Unable to detect if a watch is active #559

maxweisel · 2020-11-24T18:52:32Z

This is the same bug that occurred in the Go client library here: kubernetes/kubernetes#65012

Essentially if you create a watch stream and the connection is severed, the stream is unaware and believes it is open. It will stay open forever and just stop reporting events instead of trying to reconnect. This occurs anytime our k8s control plane is updated. Ideally it would detect the broken connection and reconnect to another replica or at least mark the connection closed.

It seems the solution is to occasionally http2 ping the connection to ensure that it's still open, and close if the ping is not received.

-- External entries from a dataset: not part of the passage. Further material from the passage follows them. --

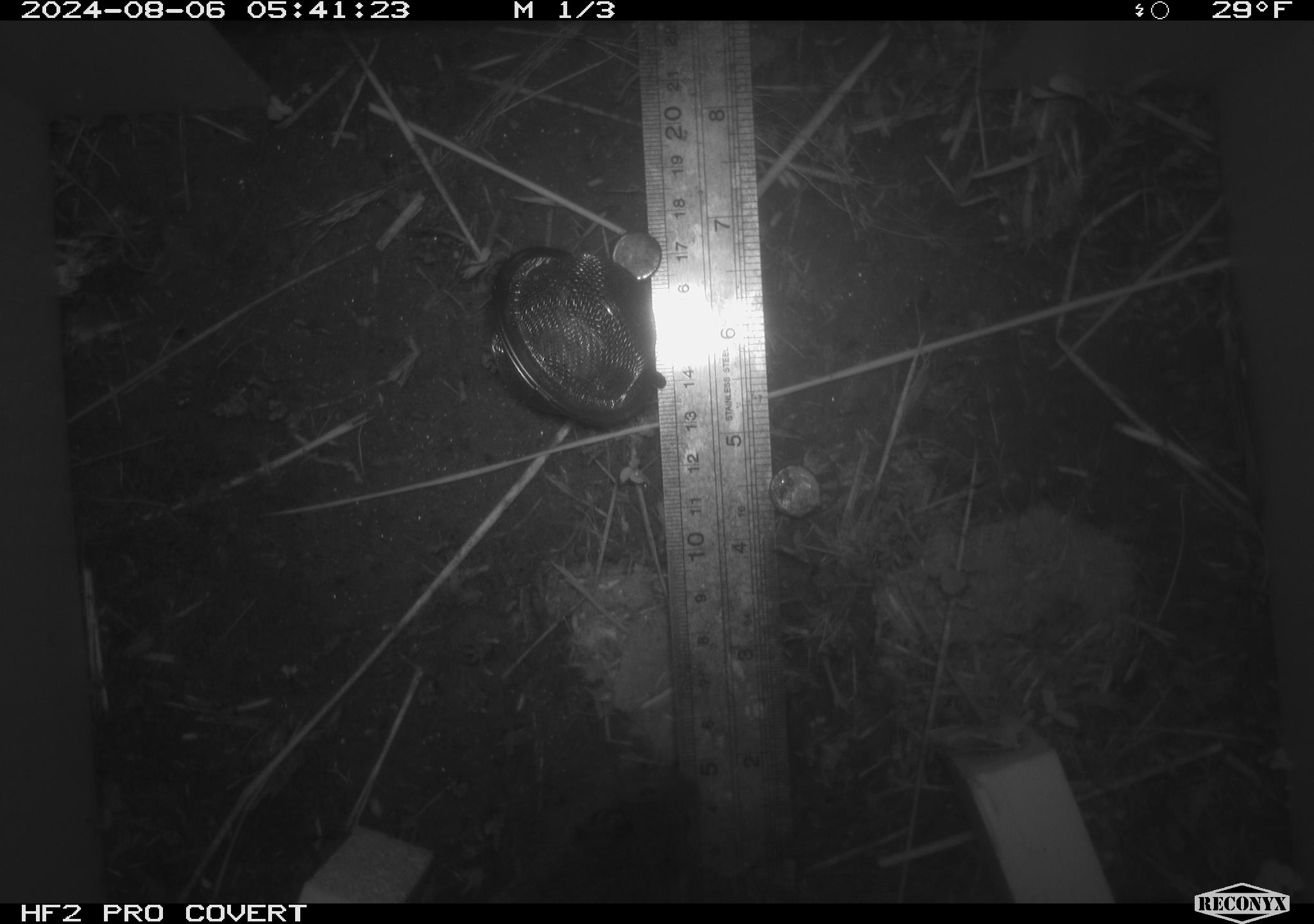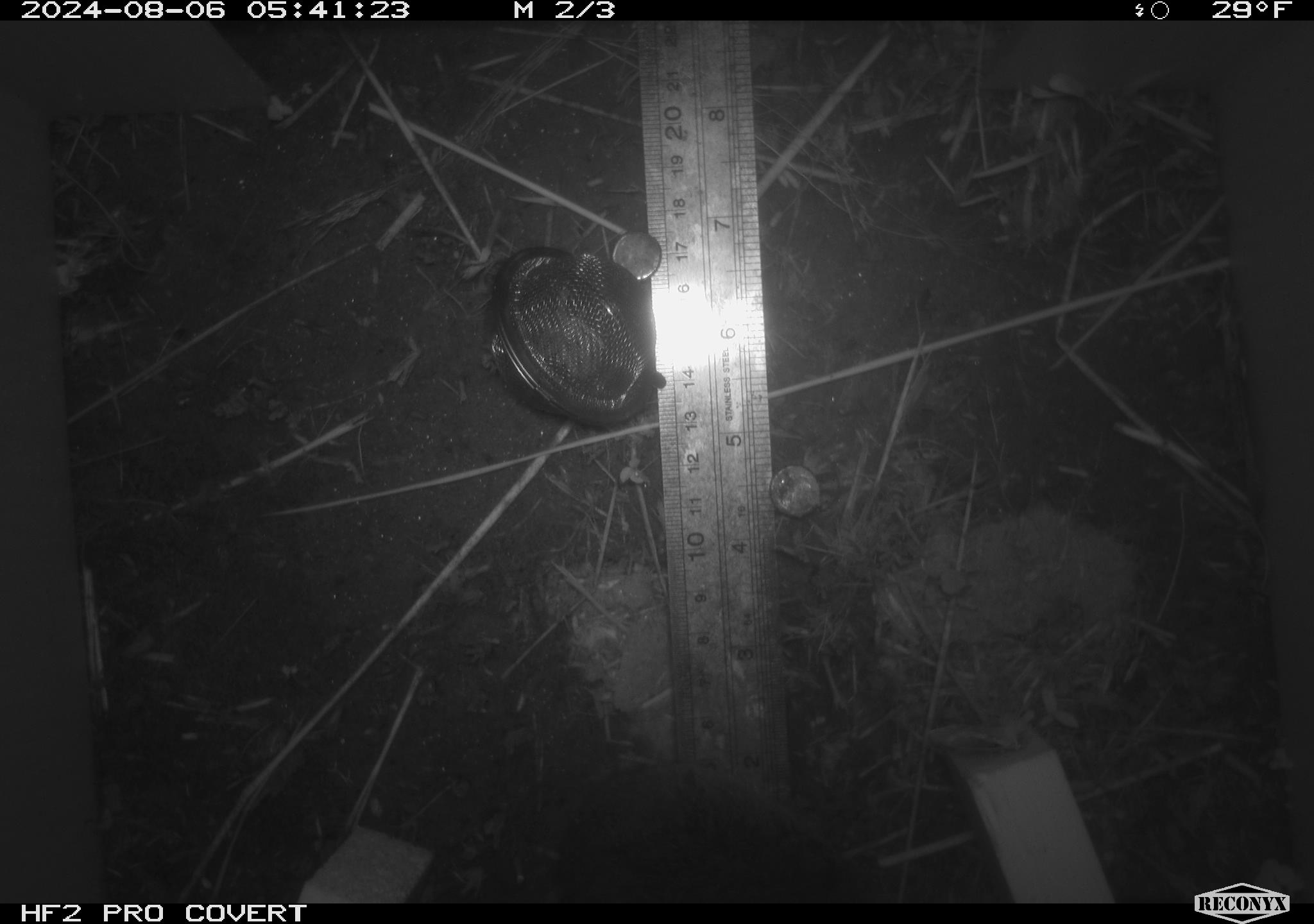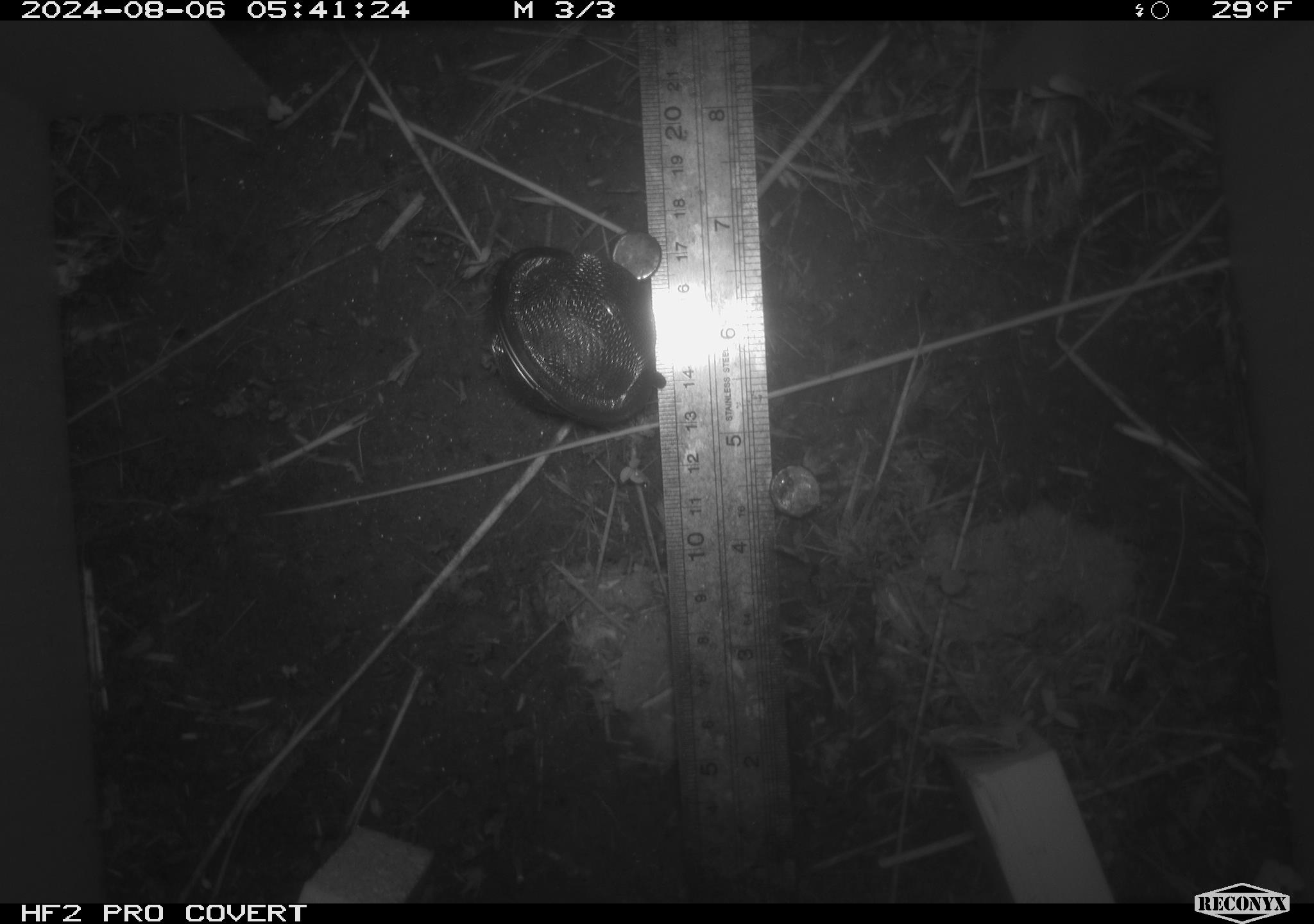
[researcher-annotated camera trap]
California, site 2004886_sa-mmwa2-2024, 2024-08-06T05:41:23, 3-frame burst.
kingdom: Animalia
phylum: Chordata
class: Mammalia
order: Rodentia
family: Cricetidae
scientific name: Arvicolinae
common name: voles, lemmings, and muskrats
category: arvicolinae subfamily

I've dug into the library a little and it seems watch.js uses request which is now deprecated. The watch class does allow specifying my own request implementation in the constructor, which I imagine I could use to add the ping feature, but I imagine this is a bug that will impact everyone who uses the watch event, so I figured I'd file an issue.

Happy to contribute a patch that includes this functionality, I'd love some guidance on what the preferred direction should be. Is there a suitable replacement for request that I could implement while I'm working on this patch?

Max

brendandburns · 2020-11-25T16:23:36Z

Thanks, please see the discussion of alternatives to request here:

#414

The main problem with switching libraries is that all of this code is generated by the OpenAPI Generator project:
https://github.com/OpenAPITools/openapi-generator

We could change generators, but that would also result in significant breaking API changes in the library. I think that the best option is to fork the request generator in OpenAPI Generator (typescript-node) and switch it to a different HTTP library while maintaining the same generated API signatures.

This is a pretty significant undertaking though, and for now no one has taken it on. If there is interest, I'm happy to advise on what needs to be done. I don't have the cycles for it personally, but I can act as a guide.

Regarding hanging watches, I think the best answer is to set the socket timeout pretty low (e.g. 1 minute) which should cause the TCP connection to reset anyway.

burn2delete · 2020-11-26T21:29:24Z

@brendandburns I would be willing to attempt migrating to a new generator.

entropitor · 2020-11-27T09:06:54Z

@maxweisel Thank you for discovering this! We have been plagued by this and I wasn't sure what the problem was

@jhagestedt It seems 1b313ce might be the culprit. Why is the timeout set to 0?

(Although I'm using 0.11.1 and I also seem to have the problem)

entropitor · 2020-11-27T09:25:52Z

I also wonder whether https://github.com/kubernetes-client/javascript/blame/master/src/cache.ts#L86 should maybe be before calling the error handlers so that if the error handlers immediately restart, it might end up in a stopped state because we first started (stopped = false) and then the error handler sets it back to "stopped"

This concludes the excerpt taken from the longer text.